Apple has sharply increased iPhone exports from India to the U.S., doubling shipment value in April 2025 compared to the same month last year. According to government figures, the total value reached ₹17,219 crore (around $2.03 billion).
This shift reflects Apple’s efforts to reduce reliance on Chinese factories. The company is responding to rising U.S. trade barriers and ongoing geopolitical tensions. By moving more production to India, Apple avoids new tariffs while strengthening supply chain resilience.

Most U.S. iPhones Now Come from India
Apple CEO Tim Cook confirmed that over 50% of iPhones sold in the U.S. during Q2 2025 were made in India. Data from The Times of India shows a steep rise in India-to-U.S. exports: in March, 97.6% of India’s iPhone shipments went to the U.S., up from 81.9% in January.

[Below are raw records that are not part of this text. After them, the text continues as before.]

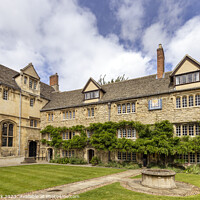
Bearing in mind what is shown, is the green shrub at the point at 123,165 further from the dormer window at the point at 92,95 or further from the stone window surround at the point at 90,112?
the dormer window at the point at 92,95

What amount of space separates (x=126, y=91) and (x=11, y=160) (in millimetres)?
16587

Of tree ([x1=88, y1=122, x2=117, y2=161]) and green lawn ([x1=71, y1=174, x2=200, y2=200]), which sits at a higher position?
tree ([x1=88, y1=122, x2=117, y2=161])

Apple’s contract manufacturers, including Foxconn and Tata, have expanded local operations to meet growing demand. These partners are building new facilities across India, aiming to support full-scale production of the iPhone 18 for the U.S. market by late 2026.
Apple’s Long-Term Plan for Supply Chain Diversification
This move isn’t just about avoiding current tariffs. Apple is investing in India as a core part of its global strategy. Even though the U.S. government offered temporary tariff relief on some Chinese goods, Apple continues to push forward with its India expansion.
The company sees India as more than a backup—it’s building a robust, long-term production base. With new factories, growing exports, and government support, Apple is shaping India into a key player in its supply chain.